(Study material Opens)

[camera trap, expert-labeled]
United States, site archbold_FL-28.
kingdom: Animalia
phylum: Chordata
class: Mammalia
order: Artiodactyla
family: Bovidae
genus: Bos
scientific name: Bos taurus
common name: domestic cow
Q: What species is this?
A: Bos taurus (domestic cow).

(Study material Closes)
(Study material Opens)

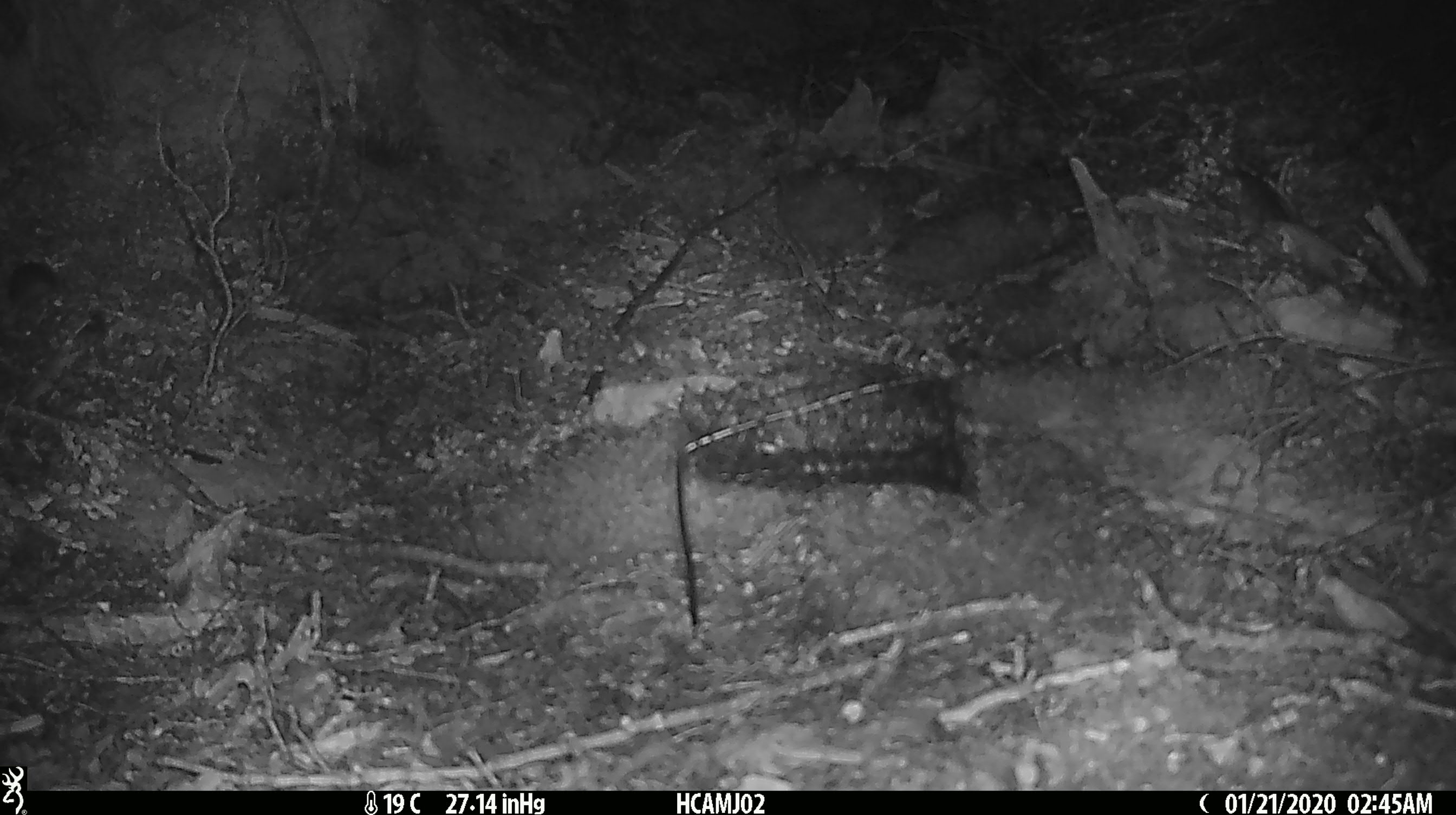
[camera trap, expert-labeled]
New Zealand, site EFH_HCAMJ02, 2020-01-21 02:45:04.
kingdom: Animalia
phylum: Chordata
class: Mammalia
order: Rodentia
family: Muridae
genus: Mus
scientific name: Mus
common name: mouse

(Study material Closes)

* **Work instruction**
Using the entries above, return exactly the lines from the line with "scientific name: Bos taurus" to the line with "A: Bos taurus (domestic cow).", counting both of those lines.

* **Solution for this problem**
scientific name: Bos taurus
common name: domestic cow
Q: What species is this?
A: Bos taurus (domestic cow).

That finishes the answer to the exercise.